Deputy Speaker of the Seimas
- Incumbent
- Assumed office 3 December 2020

Member of Seimas
- Incumbent
- Assumed office 14 November 2016
- Constituency: Multi-member

Personal details
- Born: 25 May 1963 (age 62) Viekšniai, Akmenė District, Lithuania
- Party: Lithuanian Farmers and Greens Union
- Alma mater: Šiauliai Pedagogical Institute Kaunas Institute of Physical Education

= Jonas Jarutis =

Lithuanian politician

Jonas Jarutis (born 25 May 1963) is a Lithuanian politician who has served as the Deputy Speaker of Seimas of Republic of Lithuania since 2020.

==Biography==
Jarutis was born in the village of Viekšniai, Mažeikiai District Municipality, Northern Lithuania.

Jarutis graduated from Viekšniai secondary school in 1981 and Šiauliai Pedagogical Institute in 1985. In 1990 he graduated from Lithuanian State Institute of Physical Education (now Lithuanian Sports University).

Jarutis was one of the local activists of National Renaissance – Independence movement of late 1980's (Sąjūdis in Lithuanian). He was among proponents and participants of return of burials of Lithuanian victims of Soviet terror from Siberia.

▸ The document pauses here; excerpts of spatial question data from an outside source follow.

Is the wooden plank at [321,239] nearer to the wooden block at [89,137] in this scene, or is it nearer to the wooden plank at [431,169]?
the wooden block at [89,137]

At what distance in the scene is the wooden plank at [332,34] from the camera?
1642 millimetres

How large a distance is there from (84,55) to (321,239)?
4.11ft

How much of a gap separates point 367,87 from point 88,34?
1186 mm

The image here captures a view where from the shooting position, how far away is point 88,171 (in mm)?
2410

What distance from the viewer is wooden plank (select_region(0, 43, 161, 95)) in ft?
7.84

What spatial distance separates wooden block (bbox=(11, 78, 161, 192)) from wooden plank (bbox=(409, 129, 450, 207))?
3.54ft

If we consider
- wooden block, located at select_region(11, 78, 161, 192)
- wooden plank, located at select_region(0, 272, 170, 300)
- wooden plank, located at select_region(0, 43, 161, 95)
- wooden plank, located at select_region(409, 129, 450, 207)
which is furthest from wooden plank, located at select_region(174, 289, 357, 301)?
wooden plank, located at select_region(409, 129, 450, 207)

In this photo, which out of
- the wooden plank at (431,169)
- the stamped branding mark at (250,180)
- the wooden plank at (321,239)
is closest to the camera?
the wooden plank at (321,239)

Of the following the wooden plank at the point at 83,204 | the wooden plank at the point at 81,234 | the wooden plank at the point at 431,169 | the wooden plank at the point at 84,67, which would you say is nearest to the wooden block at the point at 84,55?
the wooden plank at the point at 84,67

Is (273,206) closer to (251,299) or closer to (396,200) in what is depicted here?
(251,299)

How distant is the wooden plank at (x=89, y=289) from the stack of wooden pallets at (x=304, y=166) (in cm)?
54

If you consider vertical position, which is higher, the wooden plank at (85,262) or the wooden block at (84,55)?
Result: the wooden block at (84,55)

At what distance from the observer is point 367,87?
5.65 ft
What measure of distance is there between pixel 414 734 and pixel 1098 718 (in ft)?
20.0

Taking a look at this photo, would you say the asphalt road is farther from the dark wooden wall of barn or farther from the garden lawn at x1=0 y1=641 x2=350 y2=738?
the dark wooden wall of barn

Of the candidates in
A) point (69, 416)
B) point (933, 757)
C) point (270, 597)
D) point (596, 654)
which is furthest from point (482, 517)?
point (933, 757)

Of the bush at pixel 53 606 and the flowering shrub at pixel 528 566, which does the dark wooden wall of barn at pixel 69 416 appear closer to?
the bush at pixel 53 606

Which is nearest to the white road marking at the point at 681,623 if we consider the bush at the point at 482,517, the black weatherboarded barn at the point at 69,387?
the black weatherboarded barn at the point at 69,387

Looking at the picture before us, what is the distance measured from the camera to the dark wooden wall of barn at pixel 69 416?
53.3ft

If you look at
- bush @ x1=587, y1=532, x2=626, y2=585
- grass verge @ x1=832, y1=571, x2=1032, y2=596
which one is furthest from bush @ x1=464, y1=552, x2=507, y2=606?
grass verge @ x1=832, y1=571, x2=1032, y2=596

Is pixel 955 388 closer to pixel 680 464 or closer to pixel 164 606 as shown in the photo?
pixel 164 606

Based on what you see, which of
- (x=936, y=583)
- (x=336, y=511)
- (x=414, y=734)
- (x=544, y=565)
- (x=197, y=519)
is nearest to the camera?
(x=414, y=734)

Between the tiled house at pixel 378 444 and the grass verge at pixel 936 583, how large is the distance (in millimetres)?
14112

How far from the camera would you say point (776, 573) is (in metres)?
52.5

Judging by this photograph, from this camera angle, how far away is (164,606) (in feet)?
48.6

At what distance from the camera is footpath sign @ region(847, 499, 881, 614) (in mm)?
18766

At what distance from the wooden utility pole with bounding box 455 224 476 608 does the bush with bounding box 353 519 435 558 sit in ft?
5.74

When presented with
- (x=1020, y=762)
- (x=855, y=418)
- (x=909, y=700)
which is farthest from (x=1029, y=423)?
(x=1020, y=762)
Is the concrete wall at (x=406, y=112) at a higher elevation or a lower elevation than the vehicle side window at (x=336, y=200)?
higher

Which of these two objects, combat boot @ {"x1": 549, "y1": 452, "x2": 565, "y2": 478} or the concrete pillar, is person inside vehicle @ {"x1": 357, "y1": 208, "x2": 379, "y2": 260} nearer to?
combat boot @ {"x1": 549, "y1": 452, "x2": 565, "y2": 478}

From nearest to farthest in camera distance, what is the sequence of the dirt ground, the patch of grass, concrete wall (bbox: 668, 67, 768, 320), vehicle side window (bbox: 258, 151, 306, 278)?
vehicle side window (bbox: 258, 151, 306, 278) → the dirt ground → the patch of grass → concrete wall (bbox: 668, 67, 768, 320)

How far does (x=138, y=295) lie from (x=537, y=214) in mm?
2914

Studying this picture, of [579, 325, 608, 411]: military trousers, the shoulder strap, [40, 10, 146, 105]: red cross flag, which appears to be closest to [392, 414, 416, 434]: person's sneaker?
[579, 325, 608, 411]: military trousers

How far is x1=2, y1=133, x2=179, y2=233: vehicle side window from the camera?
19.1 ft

Having worked as a teacher from 1985 until 1990, he took first post of local self-government, serving as administrator of rural district (viršaitis in Lithuanian) of Skapiškis in 1990–1995.

==Political life==
After rural districts were abolished in the course of 1993-1994 municipal reform in Lithuania, Jonas Jarutis started own business, which he has closed in 2007 after being elected a Deputy Mayor, and latter the same year – Mayor of Kupiškis District Municipality (until 2015).

He joined then Lithuanian Peasants' Party in 1995 and took place in subsequent municipal elections of 1997, 2000, 2002, 2007, 2011 and 2015. He was elected councillor of Kupiškis District Municipality from 2000 onwards.

In 2016 General elections he was elected a member of Seimas of Republic of Lithuania, where he became deputy chair of Lithuanian Greens and Peasant's Union's fraction.

After re-election in 2020 General elections, Jarutis, as the representative of largest opposition party, became Deputy Speaker of the Seimas.

== Private life ==
Jarutis is divorced and has two children. His younger son Justinas is a famous Lithuanian pop singer.

Jonas Jarutis is fluent in German and Russian.